Выбрать главу

Гайнулин заметил:

— Жарко! У вас здесь очень жарко.

Как будто бы в подтверждение этих слов на наш плацдарм обрушился новый, еще более сильный огневой шквал. Снова в незыблемой последовательности, характерной для противника, следующую часть симфонии первыми начинали тяжелые орудия, затем подключались минометы и пулеметы. Финал каждой части принадлежал авиации. Все вокруг рвалось, трещало, горело, дымило и стонало.

Гайнулин быстро записывал что-то в блокнот, вычерчивал, негромко и лаконично комментировал обстановку. Временами рука, водившая карандашом по бумаге, останавливалась, в глазах появлялась грусть, мечтательность.

— Когда все это кончится, когда перестанут греметь пушки и все вернутся домой… Я попробую обо всем этом написать, — сказал он. — Мне в штабе многое рассказывали о плацдарме, но сегодня я своими глазами увидел, как живет здесь третий полк…

«Живет»… Гайнулин произнес это слово так, словно увиденное им происходит в мирное время, где-нибудь в летних военных лагерях. Первым на это среагировал Гаврилов:

— Для жизни, конечно, условия — не ахти какие. Но ничего, мы привычные! Выживем да еще вперед вырвемся. Нам бы только подкрепление не задерживали.

Все трое оглянулись. Весенний Днестр в эти дни становился все шире и шире. Паводок уже наступал на остров Турунчук.

— Да, — задумчиво начал наштадив, — еще денька два — и затопит перевалочный пункт. Тогда со снабжением будет очень трудно. Скоро, очень скоро снимемся с места — и тогда…

— Пожалуйста, к столу! — громко позвал адъютант.

На плацдарме — затишье. Поэтому решили позавтракать не в землянке, а на воздухе. Скатерть расстелили на густой, недавно пробившейся травке.

Только уселись, в землянке зазвонил телефон. Адъютант доложил о том, что штаб армии просит Гайнулина.

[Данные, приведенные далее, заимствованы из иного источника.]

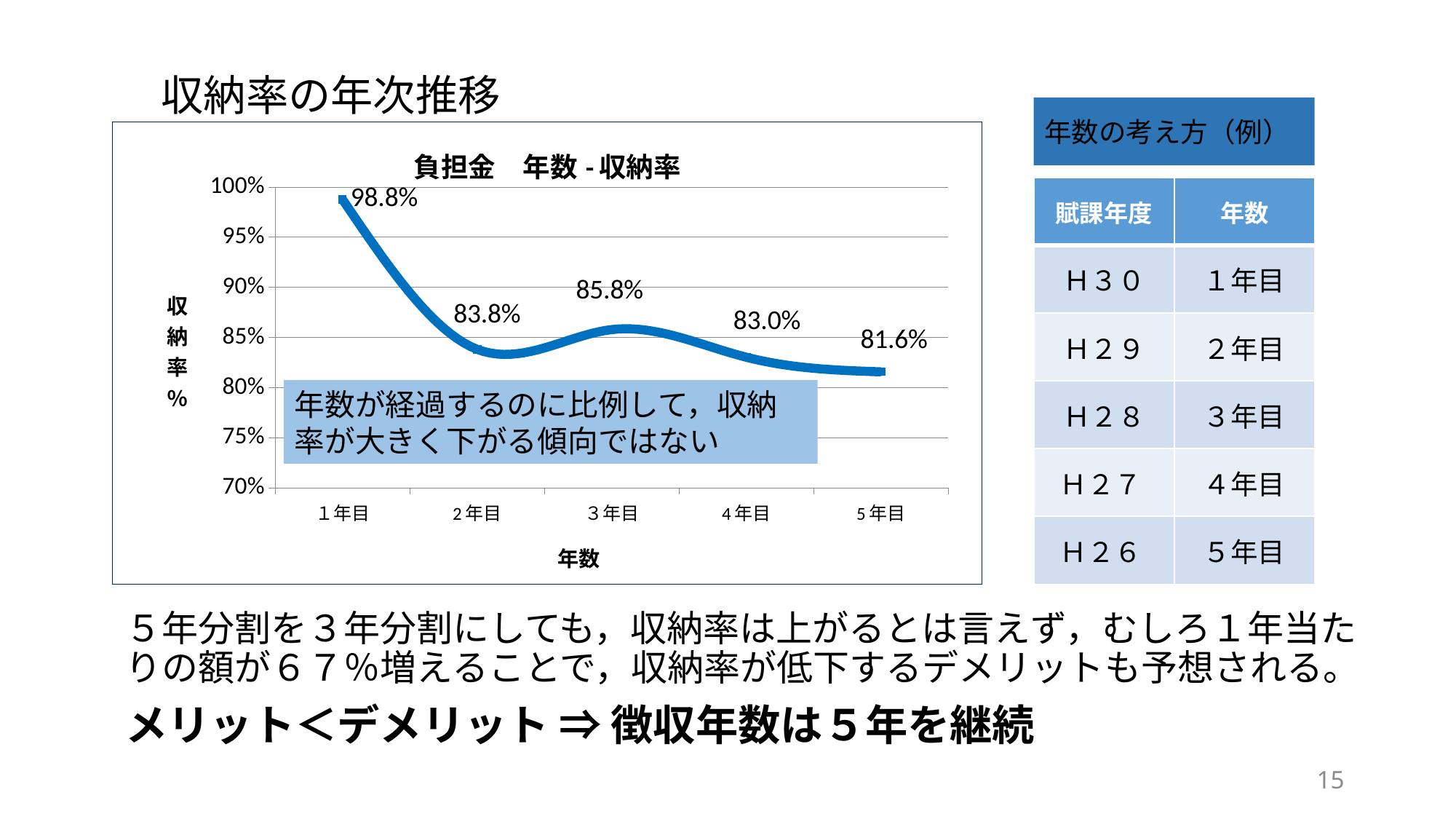
What is the difference between the collection rate in 1年目 and 2年目? 15.0% Which year has the lowest collection rate? 5年目 What is the collection rate for 5年目? 81.6% Is the value for 2年目 greater or less than 85%? less How many years (data points) are plotted on the x axis? 5 What is the collection rate (収納率) for 1年目? 98.8% Does the collection rate overall rise or fall from 1年目 to 5年目? fall What is the title of the chart? 負担金 年数 - 収納率 What kind of chart is shown? line chart What is the collection rate for 3年目? 85.8% Which is larger, the collection rate for 3年目 or 4年目? 3年目 Which year has the highest collection rate? 1年目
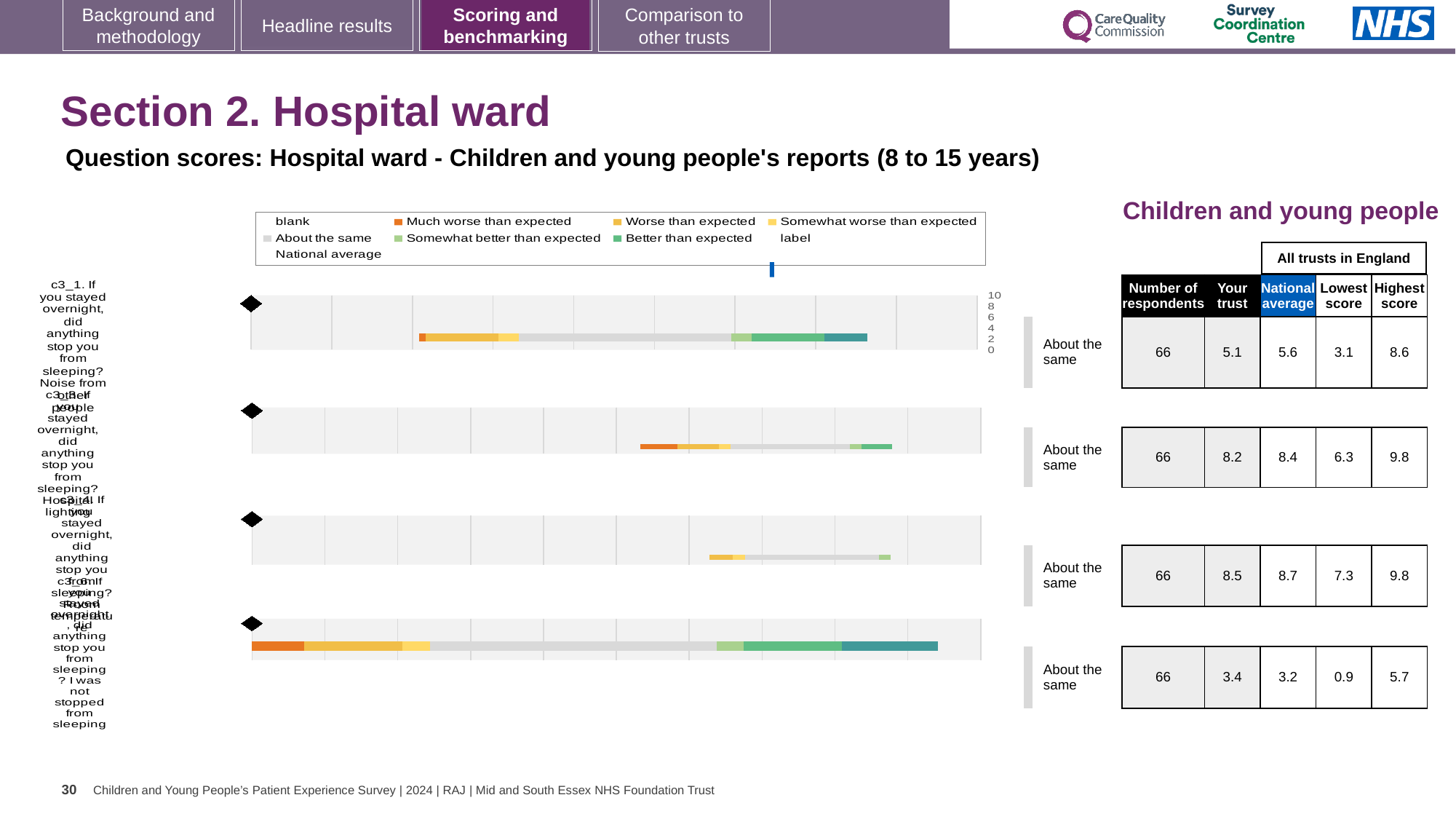
According to the table beside the top chart (c3_1, noise from other people), what is the 'Your trust' score? 5.1 In the chart legend, what colour represents 'Better than expected'? teal In the chart legend, what colour represents 'Much worse than expected'? orange What kind of chart is used for the four question rows on this slide? bar chart For the bottom chart (c3_6, I was not stopped from sleeping), which is larger: the 'Your trust' score or the national average? Your trust Which of the four question rows has the lowest 'Your trust' score? the bottom row (c3_6, I was not stopped from sleeping), 3.4 How many question rows (bars) are plotted on the slide? 4 For the top chart (c3_1), what is the difference between the highest score and the lowest score across all trusts in England? 5.5 What benchmark category label is shown next to each of the four charts? About the same How many respondents are listed for each of the four question rows? 66 According to the table beside the second chart (c3_3, hospital lighting), what is the national average score? 8.4 Which of the four question rows has the highest 'Your trust' score? the third row (c3_4, room temperature), 8.5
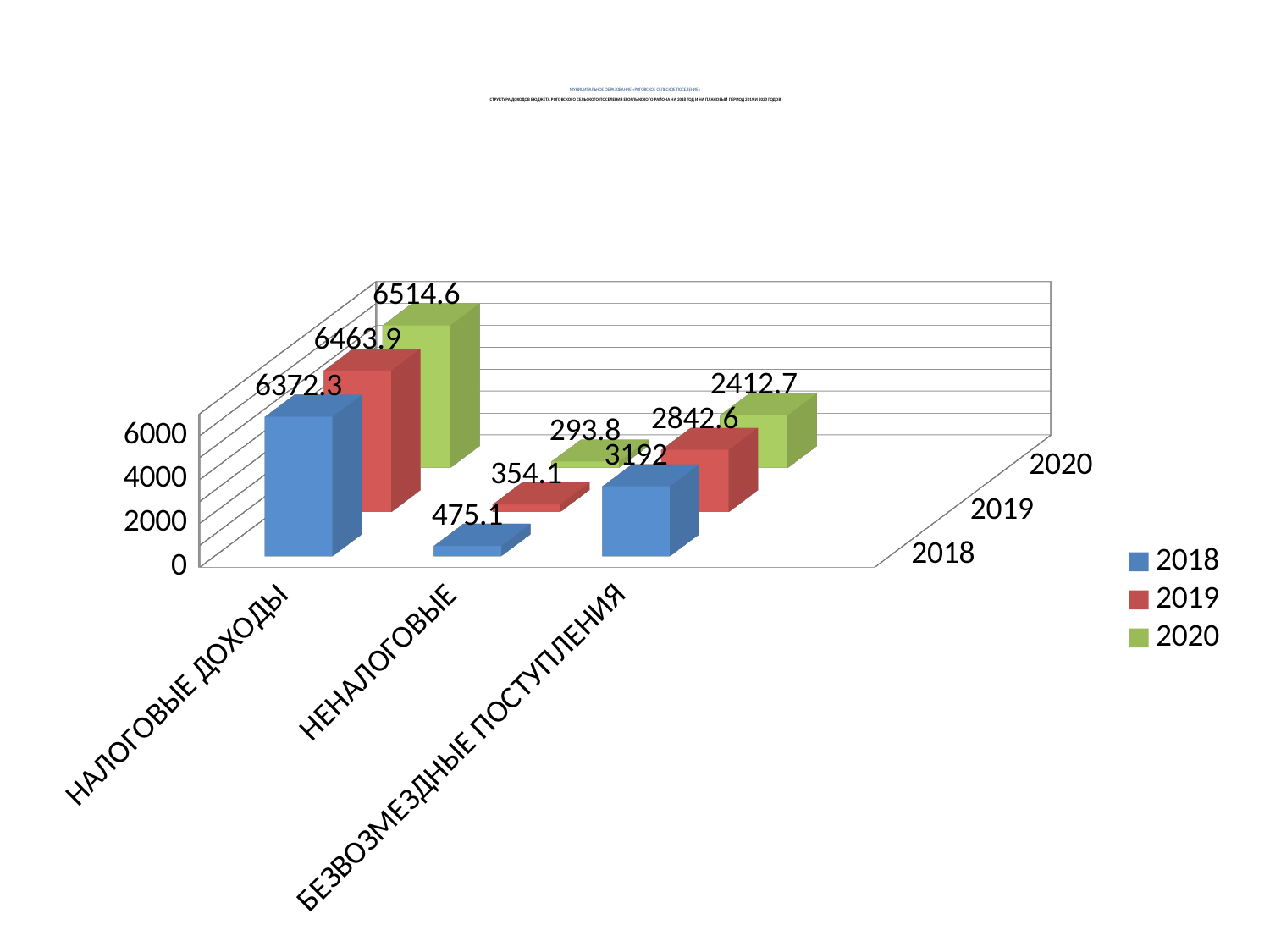
Which category has the lowest value in 2018? НЕНАЛОГОВЫЕ What is the value for НАЛОГОВЫЕ ДОХОДЫ in 2020? 6514.6 How many series does the legend list? 3 What kind of chart is shown on the slide? Bar chart What is the value for НЕНАЛОГОВЫЕ in 2020? 293.8 What is the value for БЕЗВОЗМЕЗДНЫЕ ПОСТУПЛЕНИЯ in 2019? 2842.6 Which is larger: БЕЗВОЗМЕЗДНЫЕ ПОСТУПЛЕНИЯ in 2018 or in 2020? 2018 How many categories are shown on the x axis? 3 Which category has the highest value in 2019? НАЛОГОВЫЕ ДОХОДЫ Do the values for НЕНАЛОГОВЫЕ rise or fall from 2018 to 2020? Fall What is the difference between the 2020 and 2018 values for НАЛОГОВЫЕ ДОХОДЫ? 142.3 What is the value for НАЛОГОВЫЕ ДОХОДЫ in 2018? 6372.3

Пока наштадив разговаривал по телефону, мы ждали. Гаврилов налил по стопке и стал открывать еще одну банку тушенки.

— Уже одиннадцать, а во рту у нас маковой росинки не было, — сказал он.

— Да, надо подкрепиться, кто знает, когда еще сегодня пообедаем, — ответил я.

Наконец, Гайнулин вышел из блиндажа. В воздухе снова противно заныло, загромыхали разрывы артиллерийских снарядов. Один пришелся у блиндажа, из которого выходил подполковник. Мы с Гавриловым бросились туда, чтобы увести Гайнулина в укрытие. Но уже было поздно. Сжав зубы от боли, Гайнулин не смог сам двигаться. Вскоре он потерял сознание…

…До ночи, той единственной возможности, когда начинает работать переправа, было очень далеко. Полковой врач сказал, что он сделал все, что в его силах. Теперь надежда только на дивизионный медсанбат.

…Ночью раненого перевезли на восточный берег. Он не приходил в сознание до следующего утра. Ровно в полдень мы узнали: начальник штаба дивизии подполковник Гайнулин умер…

Весенние зори. В эти последние дни, которые нам осталось быть на плацдарме, погода была против нас. Над землей нависли низкие свинцовые тучи. Раз по пять в день на землю низвергался бушующий весенний ливень. Воронки от мин до краев заполнены дождевой водой. По балкам, оврагам в Днестр сбегали мутные шумные потоки. Окопы превратились в сплошное чавкающее месиво. Почва, до предела насыщенная водой, не держала человеческой ноги. Одежда и обувь не успевали просыхать. Облепленные толстыми комьями глины шинели давили на плечи солдат пудовой тяжестью и уже не могли служить защитой от ночного холода и сырости. Полы шинели мешали передвигаться в траншеях.

Вода в Днестре прибывала все сильнее и сильнее. Река мутнела, бурлила. Уровень воды у Турунчука стремительно поднимался. Пришлось и артиллерию с этого островка переправить на восточный берег. Теперь от нас до «Большой земли» было совсем далеко. На острове Турунчук незатопленной оставалась лишь узенькая полоска земли. Там, на востоке, за широко разлившимся Днестром, были наши дивизия, артиллерия. Впереди — враг. Теперь он хорошо видел наш сократившийся из-за паводка плацдарм и поэтому еще ожесточенней обстреливал полк. Мы с радостью и надеждой встречали орудийные залпы наших артиллеристов, которые стреляли по немецким позициям где-то далеко за правым флангом.

Перед закатом, словно соскучившись по земле и людям, солнце разорвало осточертевшие тучи и засияло молодо и ярко. В его лучах засверкали вершины молодого дубняка, четко, словно тушью вырисованные, показались на фоне неба три отдельные, чудом уцелевшие акации.